DOCUMENT SECTION:

━━━━━━━━━━━━━━━━━━━━━━━━━━━━━━

# Underground drain for sump pump



## bcgfdc3 (Jan 28, 2012)

Here is what you need.

Run solid pipe for at least 10' away from the house. The further you can run the solid pipe, the better off you are. Then transition to the perforated pipe. You want to dig the trench about 12" wide and about 8" deep for a 4" or 3" pipe. Make sure you have a downward slope away from the house even if this means you need to make your trench deeper. Line the trench with landscape fabic and then place about 2" of 2B drainage fravel in the bottom of the trench that will contain your perforated pipe. Place the pipe in the trench and cover with more gravel until about 2" below the finish grade. Pull the landscape fabric around the top of the pipe and then cover with dirt.

Here is the perf pipe at HD

http://www.homedepot.com/p/Advanced...rain-Pipe-Perforated-3520010/100211705?N=bv13

Here is the surface drain

http://www.homedepot.com/p/NDS-4-in-Polyethylene-Pop-Up-Drainage-Emitters-with-Elbow-422G/100153624


----------



## fetzer85 (Dec 4, 2009)

Those are good drawings! At least 3rd grade level ;-) 

If you have a full basement then what you're labeling as your foundation in your drawing is actually just your basement wall. Your foundation is below your wall and either in line with or just below your floor. (down in line with the sump pit) 

The problem I see with your drawing is that water is going to sit in the pipe from the point it goes into the ground all the way to the pop up. If you live in an area with cold winters that water near ground level will freeze. Depending on how often your pump runs this could create a problem. Our house pumps much more than our neighbors on either side, so there are many times when the temp is below 32 and the pump runs. 

If you live in a freeze area AND your pump runs a lot then I think you need to bury the pipe below your freeze line (prob 3ft or so) and have it exit your basement through the wall at the level its going to be buried. Only thing is I've never used one of those pop ups before so I don't know if water sitting in the pipe at that end would be in danger of freezing. Maybe someone else can chime in on that. If it could freeze then you've got to play w/ the idea of not using a check valve on your discharge line - which can potentially create problems with the pump kicking on & off due to the water in the pipe flowing back into the pit.


----------



## tommy83 (Sep 14, 2011)

So when you say run at least 10' of solid away from the house, do you mean above ground? Or can I go directly underground right outside the brick wall?


----------



## bcgfdc3 (Jan 28, 2012)

You can go directly underground. The idea is to get the water as far away as possible before you start letting it leech into the ground to prevent it from seeping back in.

━━━━━━━━━━━━━━━━━━━━━━━━━━━━━━

INFORMATION SHOWN:
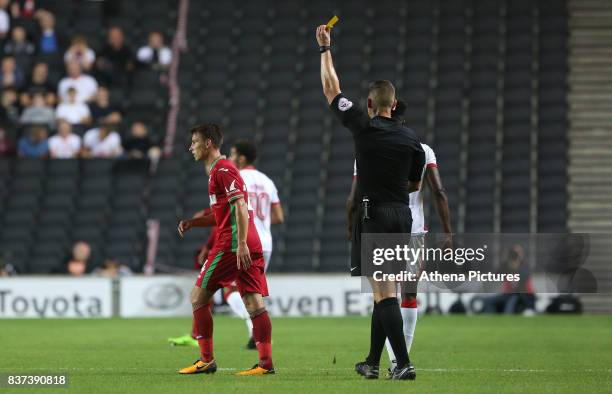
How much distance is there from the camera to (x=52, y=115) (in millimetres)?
23922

━━━━━━━━━━━━━━━━━━━━━━━━━━━━━━

Copy word for word the stretch of the sump pump drain thread from "If you live in a freeze" through "the brick wall?".

RESULT OF THIS EXERCISE:
If you live in a freeze area AND your pump runs a lot then I think you need to bury the pipe below your freeze line (prob 3ft or so) and have it exit your basement through the wall at the level its going to be buried. Only thing is I've never used one of those pop ups before so I don't know if water sitting in the pipe at that end would be in danger of freezing. Maybe someone else can chime in on that. If it could freeze then you've got to play w/ the idea of not using a check valve on your discharge line - which can potentially create problems with the pump kicking on & off due to the water in the pipe flowing back into the pit.


----------



## tommy83 (Sep 14, 2011)

So when you say run at least 10' of solid away from the house, do you mean above ground? Or can I go directly underground right outside the brick wall?